From 8de10acdcfb640b7db44cf0595146877f4a8594d Mon Sep 17 00:00:00 2001
From: Vaibhav Srivastav <vaibhavs10@gmail.com>
Date: Tue, 13 Aug 2024 15:47:25 +0200
Subject: [PATCH] Improve the Consuming TGI docs.

---
 docs/openapi.json                            | 18 ++-------------
 docs/source/basic_tutorials/consuming_tgi.md | 23 ++++++++++++++++----
 2 files changed, 21 insertions(+), 20 deletions(-)

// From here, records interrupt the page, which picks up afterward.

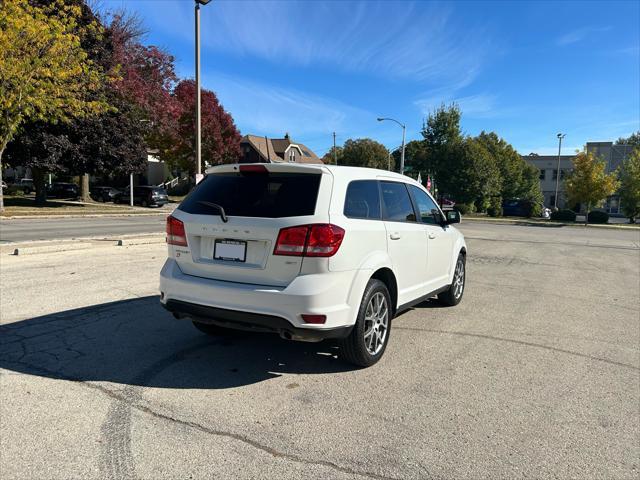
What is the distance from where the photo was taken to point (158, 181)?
62.2 metres

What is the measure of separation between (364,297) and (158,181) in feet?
206

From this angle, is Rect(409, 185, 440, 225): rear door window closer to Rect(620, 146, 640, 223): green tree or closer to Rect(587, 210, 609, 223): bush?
Rect(587, 210, 609, 223): bush

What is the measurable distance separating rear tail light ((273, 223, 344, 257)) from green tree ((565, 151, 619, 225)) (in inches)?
1407

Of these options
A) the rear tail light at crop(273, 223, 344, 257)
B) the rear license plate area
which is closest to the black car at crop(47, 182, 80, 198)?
the rear license plate area

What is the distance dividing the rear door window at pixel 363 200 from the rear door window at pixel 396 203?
0.15 m

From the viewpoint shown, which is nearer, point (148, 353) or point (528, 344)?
point (148, 353)

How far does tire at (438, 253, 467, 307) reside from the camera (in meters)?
6.50

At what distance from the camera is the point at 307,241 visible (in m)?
3.56

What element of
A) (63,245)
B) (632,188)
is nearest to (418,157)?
(632,188)

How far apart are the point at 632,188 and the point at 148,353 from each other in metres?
43.8

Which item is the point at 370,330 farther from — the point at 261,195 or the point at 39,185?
the point at 39,185

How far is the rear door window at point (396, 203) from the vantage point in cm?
462

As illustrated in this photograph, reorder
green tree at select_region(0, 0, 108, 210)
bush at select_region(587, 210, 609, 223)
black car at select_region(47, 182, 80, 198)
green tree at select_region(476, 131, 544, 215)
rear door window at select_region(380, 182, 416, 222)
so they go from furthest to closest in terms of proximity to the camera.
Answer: green tree at select_region(476, 131, 544, 215) < black car at select_region(47, 182, 80, 198) < bush at select_region(587, 210, 609, 223) < green tree at select_region(0, 0, 108, 210) < rear door window at select_region(380, 182, 416, 222)

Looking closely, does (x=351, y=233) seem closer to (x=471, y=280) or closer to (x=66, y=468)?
(x=66, y=468)
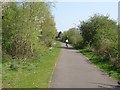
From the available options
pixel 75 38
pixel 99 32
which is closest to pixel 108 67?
pixel 99 32

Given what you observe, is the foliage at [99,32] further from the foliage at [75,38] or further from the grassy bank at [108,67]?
the foliage at [75,38]

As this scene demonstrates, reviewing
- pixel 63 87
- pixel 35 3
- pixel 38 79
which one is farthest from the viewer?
pixel 35 3

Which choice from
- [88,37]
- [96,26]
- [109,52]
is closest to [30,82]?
[109,52]

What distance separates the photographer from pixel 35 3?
30.3m

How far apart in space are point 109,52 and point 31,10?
7.73m

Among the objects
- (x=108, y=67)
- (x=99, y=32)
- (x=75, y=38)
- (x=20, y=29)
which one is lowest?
(x=108, y=67)

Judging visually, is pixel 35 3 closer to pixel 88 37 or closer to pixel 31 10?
pixel 31 10

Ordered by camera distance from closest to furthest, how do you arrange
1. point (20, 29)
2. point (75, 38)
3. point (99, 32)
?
point (20, 29), point (99, 32), point (75, 38)

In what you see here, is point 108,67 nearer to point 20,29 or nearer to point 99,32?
point 20,29

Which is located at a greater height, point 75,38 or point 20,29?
point 20,29

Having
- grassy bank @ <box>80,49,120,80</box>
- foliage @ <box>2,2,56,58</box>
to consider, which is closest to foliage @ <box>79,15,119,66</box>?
grassy bank @ <box>80,49,120,80</box>

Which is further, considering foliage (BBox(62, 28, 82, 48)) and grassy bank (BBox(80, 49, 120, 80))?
foliage (BBox(62, 28, 82, 48))

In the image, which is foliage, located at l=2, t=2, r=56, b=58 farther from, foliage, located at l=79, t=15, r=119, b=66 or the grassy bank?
foliage, located at l=79, t=15, r=119, b=66

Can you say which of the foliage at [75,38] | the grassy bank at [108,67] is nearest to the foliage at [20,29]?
the grassy bank at [108,67]
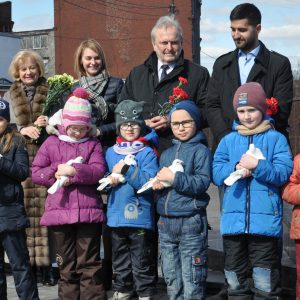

diff --git a/docs/openapi.json b/docs/openapi.json
index df21e19d..9d281a48 100644
--- a/docs/openapi.json
+++ b/docs/openapi.json
@@ -819,13 +819,6 @@
             "example": "1.0",
             "nullable": true
           },
-          "guideline": {
-            "type": "string",
-            "description": "A guideline to be used in the chat_template",
-            "default": "null",
-            "example": "null",
-            "nullable": true
-          },
           "logit_bias": {
             "type": "array",
             "items": {
@@ -1824,8 +1817,7 @@
         "type": "object",
         "required": [
           "finish_reason",
-          "generated_tokens",
-          "input_length"
+          "generated_tokens"
         ],
         "properties": {
           "finish_reason": {
@@ -1837,12 +1829,6 @@
             "example": 1,
             "minimum": 0
           },
-          "input_length": {
-            "type": "integer",
-            "format": "int32",
-            "example": 1,
-            "minimum": 0
-          },
           "seed": {
             "type": "integer",
             "format": "int64",
@@ -2094,4 +2080,4 @@
       "description": "Hugging Face Text Generation Inference API"
     }
   ]
-}
+}
\ No newline at end of file
diff --git a/docs/source/basic_tutorials/consuming_tgi.md b/docs/source/basic_tutorials/consuming_tgi.md
index 4829ec7c..cda1f5ab 100644
--- a/docs/source/basic_tutorials/consuming_tgi.md
+++ b/docs/source/basic_tutorials/consuming_tgi.md
@@ -1,18 +1,33 @@
 # Consuming Text Generation Inference
 
-There are many ways you can consume Text Generation Inference server in your applications. After launching, you can use the `/generate` route and make a `POST` request to get results from the server. You can also use the `/generate_stream` route if you want TGI to return a stream of tokens. You can make the requests using the tool of your preference, such as curl, Python or TypeScrpt. For a final end-to-end experience, we also open-sourced ChatUI, a chat interface for open-source models.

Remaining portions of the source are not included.